Before a fuzzy controller can be designed the process information has to be gathered. This is a difficult task due to the differences in expertise that individuals bring to the process. Also, human beings usually find it difficult to explain their actions in instances in which intuitive skills are used. Systemic analysis in the form of input/output diagrams have been suggested and used in this thesis as a useful tool in extraction of operator's knowledge.

In the language of fuzzy logic theory, the f first step in the design of a fuzzy controller is to define the fuzzy variables that relate to any of the inputs or outputs e.g. Small, Medium, Large are examples of fuzzy variables. In the terminology of Set Theory the possibility of all of the values that a control variable might have are often referred to as "Universe of Discourse" and thus partitioning the Universe of discourse of both the inputs and the outputs is required in order to define the fuzzy variables (Small, Medium ... etc). "Fuzzimetric Arcs" are introduced in this thesis as an effective and new technique of partitioning the universe in a logical and powerful way, which allows the selection of the optimum shape of the fuzzy sets used in the control system.

The implementation of fuzzy control to a multivariable system requires a substantial amount of memory, which often leads to memory overload. A strategy for avoiding this difficulty is suggested and discussed in this thesis where it is suggested to use Sub‑algorithms to avoid the complexity in developing the multivariable fuzzy algorithm, which provides a simpler technique to apply and consequently an equation describing the inference of a specific output from a number of inputs is derived. This is also simpler to use and has a higher level of confidence than other techniques.
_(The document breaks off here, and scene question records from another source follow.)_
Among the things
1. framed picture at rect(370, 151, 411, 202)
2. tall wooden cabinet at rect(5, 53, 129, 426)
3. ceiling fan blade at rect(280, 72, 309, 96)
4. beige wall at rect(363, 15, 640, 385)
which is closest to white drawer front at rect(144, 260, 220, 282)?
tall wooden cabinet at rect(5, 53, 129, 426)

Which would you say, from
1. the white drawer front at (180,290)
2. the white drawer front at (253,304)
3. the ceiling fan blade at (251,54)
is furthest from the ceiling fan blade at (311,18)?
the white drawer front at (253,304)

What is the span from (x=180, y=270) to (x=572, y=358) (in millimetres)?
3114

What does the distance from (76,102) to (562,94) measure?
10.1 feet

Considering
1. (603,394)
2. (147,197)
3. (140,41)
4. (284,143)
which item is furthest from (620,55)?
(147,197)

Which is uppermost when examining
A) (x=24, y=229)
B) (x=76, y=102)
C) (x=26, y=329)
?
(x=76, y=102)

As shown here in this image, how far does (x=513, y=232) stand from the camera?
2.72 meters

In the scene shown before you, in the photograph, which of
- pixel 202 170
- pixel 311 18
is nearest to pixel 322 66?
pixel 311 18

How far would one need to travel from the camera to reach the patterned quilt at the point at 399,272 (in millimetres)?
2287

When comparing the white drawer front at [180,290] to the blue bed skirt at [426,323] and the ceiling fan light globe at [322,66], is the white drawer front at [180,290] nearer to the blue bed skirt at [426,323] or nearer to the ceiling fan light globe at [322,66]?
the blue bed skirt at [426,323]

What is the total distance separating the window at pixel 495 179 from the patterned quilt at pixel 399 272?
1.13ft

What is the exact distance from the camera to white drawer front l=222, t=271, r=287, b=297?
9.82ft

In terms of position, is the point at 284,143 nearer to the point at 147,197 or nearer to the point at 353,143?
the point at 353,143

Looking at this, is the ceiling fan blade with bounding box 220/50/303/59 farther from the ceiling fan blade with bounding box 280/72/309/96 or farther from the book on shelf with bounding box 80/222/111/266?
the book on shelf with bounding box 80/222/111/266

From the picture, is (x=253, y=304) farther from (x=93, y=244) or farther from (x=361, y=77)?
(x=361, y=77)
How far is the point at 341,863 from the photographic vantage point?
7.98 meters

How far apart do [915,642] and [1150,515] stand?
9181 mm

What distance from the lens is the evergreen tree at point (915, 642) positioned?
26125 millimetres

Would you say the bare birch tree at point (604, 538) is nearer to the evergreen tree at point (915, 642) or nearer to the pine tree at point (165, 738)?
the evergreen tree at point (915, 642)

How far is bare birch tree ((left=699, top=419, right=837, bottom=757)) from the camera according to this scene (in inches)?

Both of the techniques proposed i.e. the Fuzzimetric Arcs and the Multivariable inference strategy are built into an expert system for fuzzy control which has been termed "FuzCon" and is proposed as a means of providing the control engineer with (i) A guide to the suitability and implementation of fuzzy control technique. (ii) Development of the required fuzzy relations and their consequent inference from a specific inputs. (iii) If connected to a dynamic plant to provide feedback of the system performance, thus allowing the conditions to be modified to achieve a satisfactory result.

Control of a particular industrial process is implemented as a means of demonstrating the effectiveness of such techniques.